Project 2025 incorporates the rhetoric of Moms for Liberty, stating “In our schools, the question of parental authority over their children’s education is a simple one: Schools serve parents, not the other way around. That is, of course, the best argument for universal school choice—a goal all conservatives and conservative Presidents must pursue. But even before we achieve that long-term goal, parents’ rights as their children’s primary educators should be nonnegotiable in American schools.
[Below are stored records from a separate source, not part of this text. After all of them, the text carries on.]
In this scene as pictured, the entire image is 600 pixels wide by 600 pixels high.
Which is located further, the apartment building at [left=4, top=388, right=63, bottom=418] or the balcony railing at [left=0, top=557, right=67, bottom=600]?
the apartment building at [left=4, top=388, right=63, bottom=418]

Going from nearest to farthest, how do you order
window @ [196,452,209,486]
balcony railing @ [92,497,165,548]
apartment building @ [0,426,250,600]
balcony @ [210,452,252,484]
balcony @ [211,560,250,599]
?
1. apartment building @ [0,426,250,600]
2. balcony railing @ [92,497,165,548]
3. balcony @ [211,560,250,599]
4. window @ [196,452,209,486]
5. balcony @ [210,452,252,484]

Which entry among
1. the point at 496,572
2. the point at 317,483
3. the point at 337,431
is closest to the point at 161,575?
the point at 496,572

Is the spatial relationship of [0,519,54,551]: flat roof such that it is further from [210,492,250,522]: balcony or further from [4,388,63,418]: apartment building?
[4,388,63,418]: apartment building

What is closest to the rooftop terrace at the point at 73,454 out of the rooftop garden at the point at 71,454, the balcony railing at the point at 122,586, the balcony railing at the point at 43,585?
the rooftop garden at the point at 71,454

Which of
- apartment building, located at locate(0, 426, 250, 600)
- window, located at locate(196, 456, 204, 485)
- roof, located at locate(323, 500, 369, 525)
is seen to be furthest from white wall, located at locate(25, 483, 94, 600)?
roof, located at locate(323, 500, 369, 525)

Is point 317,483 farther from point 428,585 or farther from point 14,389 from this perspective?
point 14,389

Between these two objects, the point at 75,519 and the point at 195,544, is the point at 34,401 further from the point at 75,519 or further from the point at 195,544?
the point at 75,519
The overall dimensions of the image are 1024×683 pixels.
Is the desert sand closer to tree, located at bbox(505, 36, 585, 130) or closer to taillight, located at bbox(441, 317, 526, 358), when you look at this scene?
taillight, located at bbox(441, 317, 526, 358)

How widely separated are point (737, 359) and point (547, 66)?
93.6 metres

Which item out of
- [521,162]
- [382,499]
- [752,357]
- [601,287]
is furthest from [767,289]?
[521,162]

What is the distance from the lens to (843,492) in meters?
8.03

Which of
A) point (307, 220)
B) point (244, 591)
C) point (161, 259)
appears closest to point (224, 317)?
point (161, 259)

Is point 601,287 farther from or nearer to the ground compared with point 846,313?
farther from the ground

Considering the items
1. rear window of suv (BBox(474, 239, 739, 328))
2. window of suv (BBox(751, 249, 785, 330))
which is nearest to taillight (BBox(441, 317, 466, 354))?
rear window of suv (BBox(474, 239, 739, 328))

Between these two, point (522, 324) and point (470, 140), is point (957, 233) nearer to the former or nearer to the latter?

States, cities and counties, school boards, union bosses, principals, and teachers who disagree should be immediately cut off from federal funds.”  (Page 5).  In practice this means that a small group of vocal parents can veto the curriculum developed by educators.    What gets struck from the educational program is anything to do with “sexual orientation and gender identity (“SOGI”), diversity, equity, and inclusion (“DEI”), gender, gender equality, gender equity, gender awareness, gender-sensitive, abortion, reproductive health, [or] reproductive rights.”  (Pages 4-5).

In sum, Project 2025 envisions, and sets a plan, for a dramatic revamping of education in America.  The current centralized system that assembles virtually all children into a common learning experience, with specialized instruction for those in need, would be replaced.  The new system would be constructed by each family.  Those with greater wealth could buy far better educational services for their children.  Children would not have the experience of learning together with students who come from different backgrounds, different races, different religions, and different points of view.  Future citizens would not have been taught the same things.              We know from history that when children with disabilities are segregated, they are poorly educated, or not educated at all.  They become invisible to other children.  They are treated as other, as inferior, as unworthy of societal support. 

The promise of Project 2025 is not merely a decentralization and a diminution of public support for students with disabilities.  It is a promise to a return to the segregation, institutionalization, and marginalization of individuals with disabilities.